2013年、「社会総がかりでいじめに対峙(たいじ)していくため」、いじめ防止対策推進法が制定されました。これまでの悲惨ないじめの事案を基に、「根絶」への強い意志が集約された法律です。全文の熟読玩味(がんみ)は必須です。特に、教職員の責務を定めた第8条は日々反すうする必要があります。「いじめを受けていると思われるときは、適切かつ迅速にこれに対処する」――。「思われる」に注目です。
いじめは、「発見」「訴え」「情報」という3つのルートから把握されます。
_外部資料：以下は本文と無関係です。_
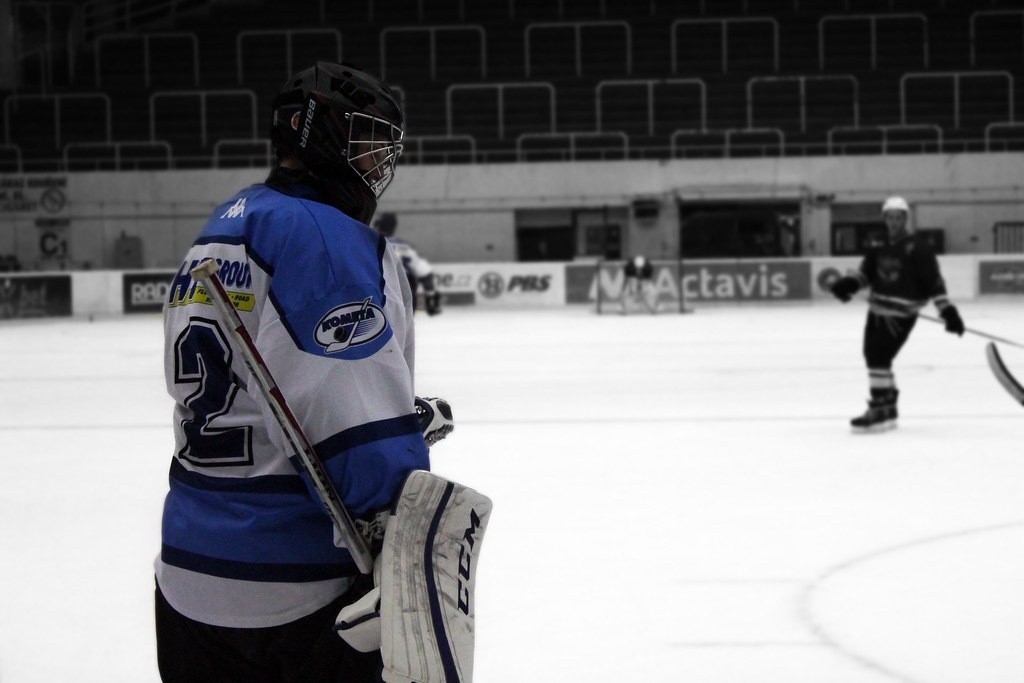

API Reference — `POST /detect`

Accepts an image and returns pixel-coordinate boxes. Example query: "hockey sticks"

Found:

「小さなサインから大きな問題」に気付く感性、子供が安心してSOSを出すことができる温かな人間関係、級友・家族・地域などから情報提供が絶えない信頼関係。この3つの「発見」の糸口を大切にしたいものです。
先の法律では、第14条に「豊かな情操と道徳心を培い、心の通う対人交流の能力の素地(そじ)を養うことがいじめの防止に資する」とあります。国の基本方針「別添」には「いじめに向かわない態度」という用語が使われています。教員研修会では、「いじめに○○○○○態度」を示し、○の部分を埋めてもらいますが、圧倒的多数の回答は「立ちむかう」です。「やめて」と言える子。親や教師に話せる子。そんな子を育てることも大切です。自身の答えを探しておきましょう。
法律では第23条に「いじめに対する措置」が定められています。何より大切なことは、「管理職・同僚への速やかな報告」です。初期対応の原則「被害者保護」「複数対応」「保護者連携」「丁寧な記録」の順守が求められます。採用試験では、記述・面接を問わず、実体験を基に自身の考えを堂々と記(話)してください。